The WEF published this video in 2016, one year prior to Moderna’s Tal Zaks video for TED that we’ve already manage to make quite viral. This crucial issue is hugely underrated and most people still are not so sure what to believe simply because The Military Biotech Complex is burning the books through its Big Tech arm. Hopefully the video before clarifies the issue for good.
Before we further discuss this, please see this “prequel” for very important context:
Actually, one of our first videos deleted by YouTube was just scientists describing their work in the field of epigenetics and epitratrascriptomics, a whole science dedicated to editing DNA using RNA as a screwdriver. See:
Now that we are on the same page, in terms of information, I’d like to go back to our new video, there’s a few key points that I’d like to stress:
They’ve been in the know since Day 1, this is not a surprising side effect, it’s the effect they pursued.
The above implies intention
Obviously they have no clue what this will lead to, other than genetic chaos. In the words of Bill Gates “If you want to see the effects after two years, you need to wait two years”. How about 20 or 200 years?
Cherry on the cake – the newest revelations: 50% truncated mRNA that no one has any clue what it does
All of the above is potentially irreversible, definitive and transmissible to the future generations. We have no clue what’s going to happen, but your grand-grand-grand kids may all suffer from it. Even if you’re a pure blood, you can get contaminated a million ways. AND THAT’S WHAT’S WORSE THEN GENOCIDING A GENERATION IN ONE COUNTRY OR ANOTHER.

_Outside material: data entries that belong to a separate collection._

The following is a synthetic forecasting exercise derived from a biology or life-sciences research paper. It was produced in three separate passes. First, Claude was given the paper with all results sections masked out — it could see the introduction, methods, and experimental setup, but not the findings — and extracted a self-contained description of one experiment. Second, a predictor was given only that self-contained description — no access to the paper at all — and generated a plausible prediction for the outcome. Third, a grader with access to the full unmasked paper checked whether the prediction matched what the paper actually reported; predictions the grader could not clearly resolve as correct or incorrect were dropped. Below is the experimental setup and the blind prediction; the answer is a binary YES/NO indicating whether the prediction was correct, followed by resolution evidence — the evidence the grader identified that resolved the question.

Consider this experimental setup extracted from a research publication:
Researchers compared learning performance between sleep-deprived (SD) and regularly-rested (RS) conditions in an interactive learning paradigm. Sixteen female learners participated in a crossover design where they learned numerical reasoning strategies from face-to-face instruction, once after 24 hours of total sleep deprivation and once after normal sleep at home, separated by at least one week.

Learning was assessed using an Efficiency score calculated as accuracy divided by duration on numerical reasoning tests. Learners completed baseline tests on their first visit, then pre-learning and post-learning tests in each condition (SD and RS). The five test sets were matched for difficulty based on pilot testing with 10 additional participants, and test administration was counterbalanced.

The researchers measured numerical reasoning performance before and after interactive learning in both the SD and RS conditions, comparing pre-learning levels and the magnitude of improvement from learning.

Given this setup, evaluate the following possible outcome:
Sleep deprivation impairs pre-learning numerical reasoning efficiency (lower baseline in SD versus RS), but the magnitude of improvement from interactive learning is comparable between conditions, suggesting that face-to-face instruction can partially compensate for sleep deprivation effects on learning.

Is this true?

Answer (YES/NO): YES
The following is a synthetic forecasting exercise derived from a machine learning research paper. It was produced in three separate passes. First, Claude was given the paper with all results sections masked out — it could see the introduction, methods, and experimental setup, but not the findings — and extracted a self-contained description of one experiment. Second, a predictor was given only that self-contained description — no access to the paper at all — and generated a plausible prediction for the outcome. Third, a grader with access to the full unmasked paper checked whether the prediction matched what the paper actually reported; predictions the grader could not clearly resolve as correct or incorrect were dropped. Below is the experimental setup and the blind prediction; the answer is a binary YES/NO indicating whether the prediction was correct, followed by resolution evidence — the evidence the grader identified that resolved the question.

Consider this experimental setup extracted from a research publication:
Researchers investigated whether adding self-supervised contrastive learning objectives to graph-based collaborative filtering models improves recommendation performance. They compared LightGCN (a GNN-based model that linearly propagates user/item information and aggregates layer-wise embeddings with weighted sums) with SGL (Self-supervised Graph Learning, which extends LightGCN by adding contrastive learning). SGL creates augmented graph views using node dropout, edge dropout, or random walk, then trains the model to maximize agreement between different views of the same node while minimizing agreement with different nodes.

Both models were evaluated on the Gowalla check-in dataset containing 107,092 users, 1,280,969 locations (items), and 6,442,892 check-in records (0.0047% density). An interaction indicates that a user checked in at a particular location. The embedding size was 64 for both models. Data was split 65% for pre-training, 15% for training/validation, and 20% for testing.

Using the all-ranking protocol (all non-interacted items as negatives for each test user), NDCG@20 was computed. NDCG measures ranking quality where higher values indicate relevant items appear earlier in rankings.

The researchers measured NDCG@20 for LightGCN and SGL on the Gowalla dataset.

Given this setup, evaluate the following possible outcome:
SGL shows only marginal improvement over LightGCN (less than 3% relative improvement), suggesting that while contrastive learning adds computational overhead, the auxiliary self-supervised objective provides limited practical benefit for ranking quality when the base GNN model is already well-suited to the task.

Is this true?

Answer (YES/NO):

Which brings me to another crucial question I launched in the public square long ago, without any satisfactory response:
You all know DNA is described as made of two protein spirals. If you take one and you break it to pieces, the result is hardly different from RNA or their description of a virus. In which case I would love an expert to explain:
What happens to the DNA debris resulted from cell death, where does it go and can it be mistaken for viruses? Are infections and diseases actually auto-immune attacks?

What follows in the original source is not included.